## TASKS TO PERFORM:
(a) In the article on Trump's free speech order, reproduce the text from "He was referring" to "of viewpoint discrimination.", renaming "social media" as "tech".
(b) Put this sentence from the article on Trump's free speech order into Spanish: "“Pro-family” groups applauded Trump’s free speech order."

## QUOTED PASSAGE:
“I have stopped all government censorship and brought back free speech in America,” President Donald Trump told Congress in March. “It’s back.”

He was referring to one of the many executive orders he signed on inauguration day: “Restoring Freedom of Speech and Ending Federal Censorship.”

“The previous administration trampled free speech rights by censoring Americans’ speech on online platforms,” said the order, which claimed efforts to combat “misinformation,” “disinformation” and “malinformation” have “infringed on the constitutionally protected speech rights of American citizens.”

Trump was referring to past efforts by social media platforms to combat false claims about the 2020 election, COVID vaccines and conspiracy theories. Conservatives were the leading sources of many of the falsehoods, and efforts by social media companies to limit such content fed into claims that conservatives were the victims of viewpoint discrimination.

“Pro-family” groups applauded Trump’s free speech order.

## DATA BLOCK:
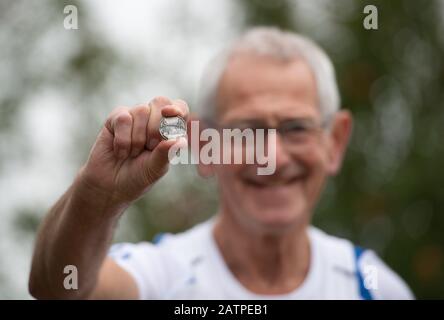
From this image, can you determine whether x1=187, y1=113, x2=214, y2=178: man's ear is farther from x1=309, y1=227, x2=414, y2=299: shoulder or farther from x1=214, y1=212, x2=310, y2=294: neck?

## ANSWERS FOR THIS EXERCISE:
(a)
He was referring to one of the many executive orders he signed on inauguration day: “Restoring Freedom of Speech and Ending Federal Censorship.”

“The previous administration trampled free speech rights by censoring Americans’ speech on online platforms,” said the order, which claimed efforts to combat “misinformation,” “disinformation” and “malinformation” have “infringed on the constitutionally protected speech rights of American citizens.”

Trump was referring to past efforts by tech platforms to combat false claims about the 2020 election, COVID vaccines and conspiracy theories. Conservatives were the leading sources of many of the falsehoods, and efforts by tech companies to limit such content fed into claims that conservatives were the victims of viewpoint discrimination.

(b) Los grupos «pro familia» aplaudieron la orden de Trump sobre la libertad de expresión.